Development of Nanoparticles for Cancer Treatment

Controlled release technology is expected to have a profound impact in many medical fields including oncology. The incorporation of chemotherapeutic agents in nanoparticle delivery vehicles has improved drug solubility, reduced clearance, and enhanced therapeutic effectiveness. With controlled release nanoparticle systems, a single dose can sustain drug levels within the desired therapeutic range for long periods in various diseases (e.g., cancer). However, currently approved nanomedicines provide modest survival benefits for patients, in part because of poor tumor penetration. Physiological barriers, such as the dense interstitial collagen matrix, hinder the delivery of drugs throughout the entire tumor. Another significant drawback of commercially available drug delivery particles is that drugs are released at a predetermined rate irrespective of patients’ needs or changing physiological circumstances. Last but not least, many nanoparticulate systems often suffer from translational problem through bench to clinical trials, due in part to uncontrolled formulation (e.g. low drug loading) that leads to modest preclinical efficacy.

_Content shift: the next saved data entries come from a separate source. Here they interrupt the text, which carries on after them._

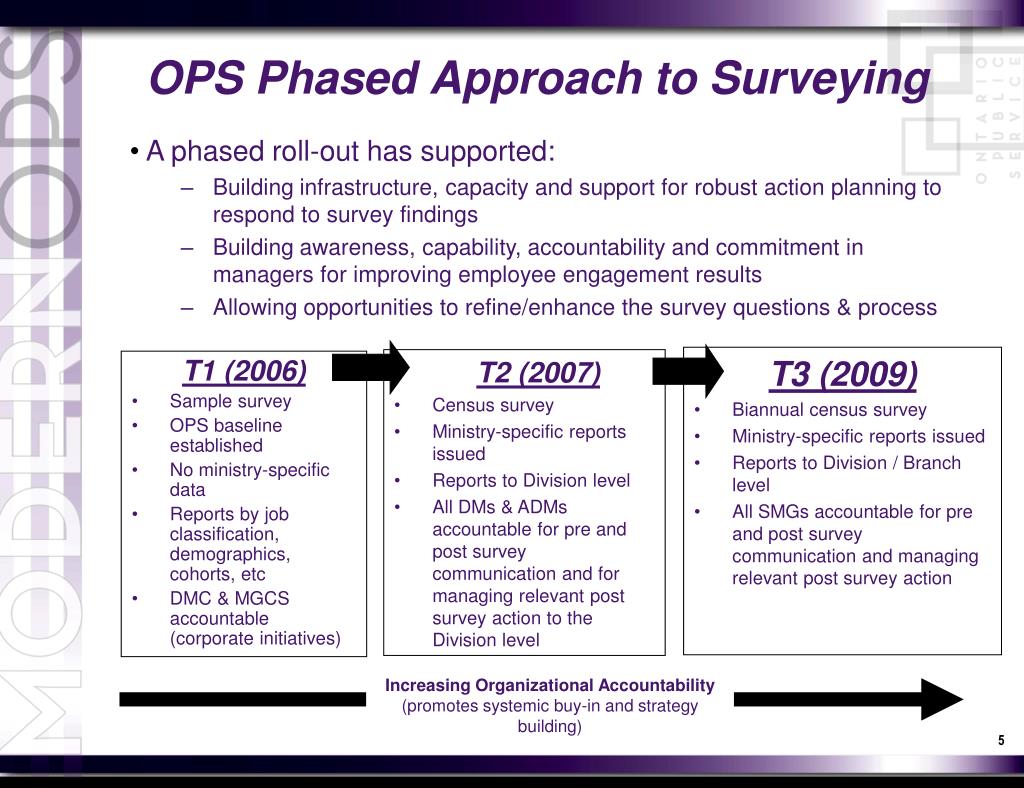 MODERN OPS

ONTARIO PUBLIC SERVICE

OPS Phased Approach to Surveying

• A phased roll-out has supported:

– Building infrastructure, capacity and support for robust action planning to respond to survey findings

– Building awareness, capability, accountability and commitment in managers for improving employee engagement results

– Allowing opportunities to refine/enhance the survey questions & process

T1 (2006)

• Sample survey
• OPS baseline established
• No ministry-specific data
• Reports by job classification, demographics, cohorts, etc
• DMC & MGCS accountable (corporate initiatives)

T2 (2007)

• Census survey
• Ministry-specific reports issued
• Reports to Division level
• All DMs & ADMs accountable for pre and post survey communication and for managing relevant post survey action to the Division level

T3 (2009)

• Biannual census survey
• Ministry-specific reports issued
• Reports to Division / Branch level
• All SMGs accountable for pre and post survey communication and managing relevant post survey action

Increasing Organizational Accountability
(promotes systemic buy-in and strategy building)

5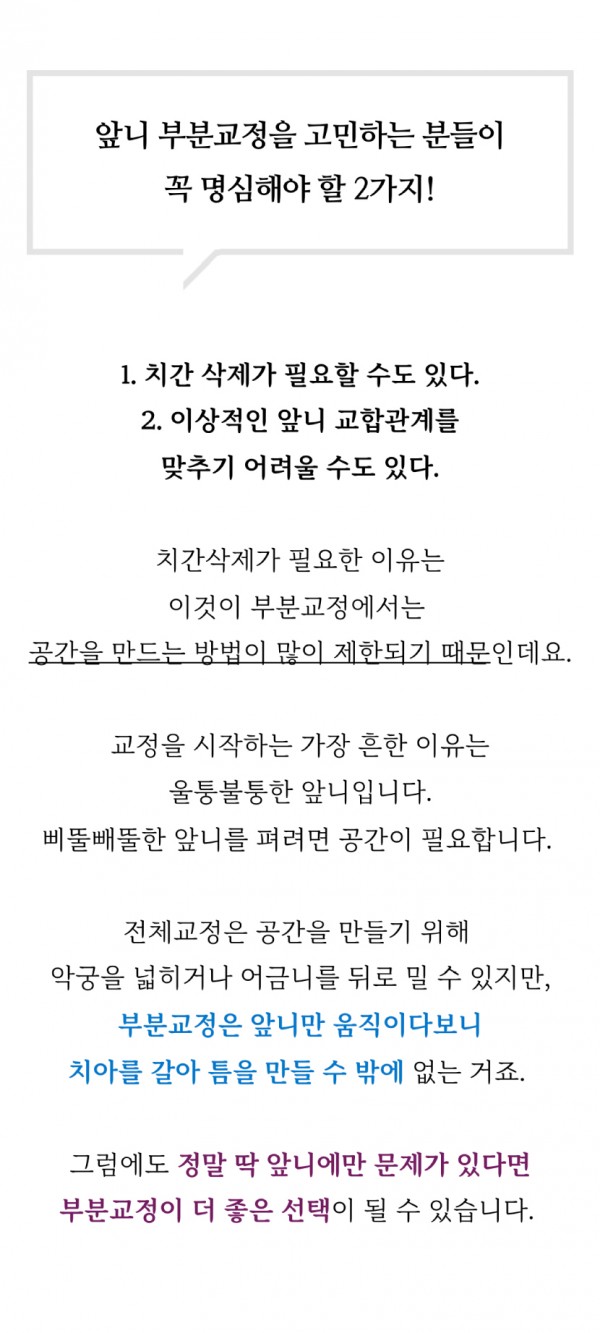 앞니 부분교정을 고민하는 분들이
꼭 명심해야 할 2가지!

1. 치간 삭제가 필요할 수도 있다.
2. 이상적인 앞니 교합관계를
맞추기 어려울 수도 있다.

치간삭제가 필요한 이유는
이것이 부분교정에서는
공간을 만드는 방법이 많이 제한되기 때문인데요.

교정을 시작하는 가장 흔한 이유는
울퉁불퉁한 앞니입니다.
삐뚤빼뚤한 앞니를 펴려면 공간이 필요합니다.

전체교정은 공간을 만들기 위해
악궁을 넓히거나 어금니를 뒤로 밀 수 있지만,
부분교정은 앞니만 움직이다보니
치아를 갈아 틈을 만들 수 밖에 없는 거죠.

그럼에도 정말 딱 앞니에만 문제가 있다면
부분교정이 더 좋은 선택이 될 수 있습니다.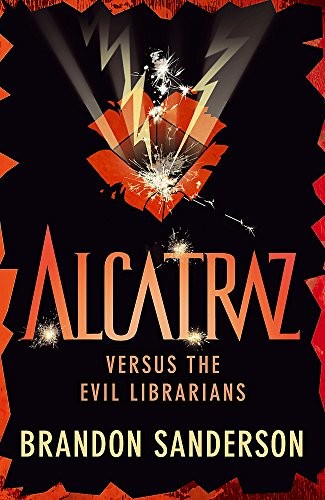 ALCATRAZ

VERSUS THE EVIL LIBRARIANS

BRANDON SANDERSON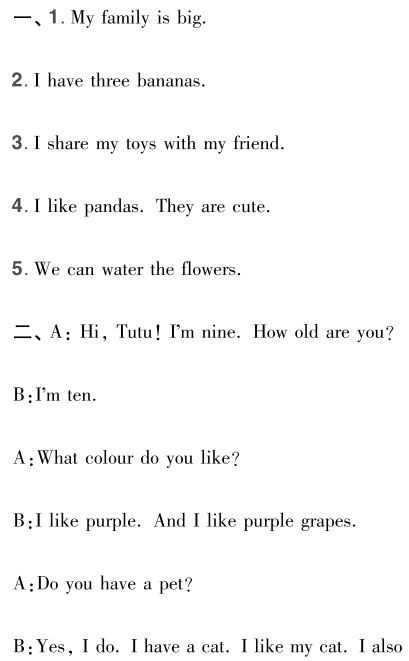 一、1. My family is big.

2. I have three bananas.

3. I share my toys with my friend.

4. I like pandas. They are cute.

5. We can water the flowers.

二、A: Hi, Tutu! I'm nine. How old are you?

B: I'm ten.

A: What colour do you like?

B: I like purple. And I like purple grapes.

A: Do you have a pet?

B: Yes, I do. I have a cat. I like my cat. I also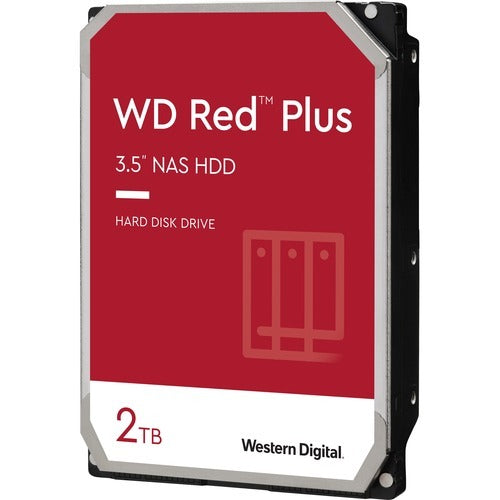 WD Red™ Plus

3.5" NAS HDD

HARD DISK DRIVE

2TB

Western Digital.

In this talk, I will present efforts that address some of those critical problems in nanomedicine. First, a controlled nanoparticulate formulation using drugpolymer conjugates will be introduced where multifunctional drugs are conjugated onto the polymer through one specific functional group. Such system can increase drug loading to 30 wt% for various drugs, with a control of particle sizes (50 - 100 nm). Secondly, I will present a photo-switching nanoparticulate system that uses light as the remote means of triggering both on-demand drug release and reversible changes in particle volume (from 130 to 40 nm) to enhance tissue penetration. These photo-switchable nanoparticles provide spatio-temporal control of drug release and enhanced tissue penetration, useful properties in many disease states including cancer and ocular diseases. For the first time, the remotely light-triggered nanoparticulate drug delivery system shows preclinical benefits that enables repetitive dosing from a single administration with improved delivery efficacy throughout tumors.

Biography:
Rong Tong received his Ph.D. degree in Materials Science and Engineering from the University of Illinois at Urbana-Champaign in 2010, working on the synthesis and formulation of novel nanomedicines for targeted cancer therapy. Currently Rong is a postdoctoral fellow at Massachusetts Institute of Technology and Harvard Medical School, where he develops new strategies for drug delivery, including light-triggerable drug delivery, tuning tumor microenvironment, synthesis of theranostic biomaterials and prolongation of local anesthesia duration. Rong’s research interests include bioconjugate chemistry, nanomedicine, biomaterials and targeted cancer therapy. Rong has authored over 25 publications in peer reviewed journals, and over 5 patents submitted. Rong is the recipient of the Siteman Center for Cancer Nanotechnology Fellowship (2007), Racheff-Intel Award (2009), and ACS AkzoNobel Award (2010).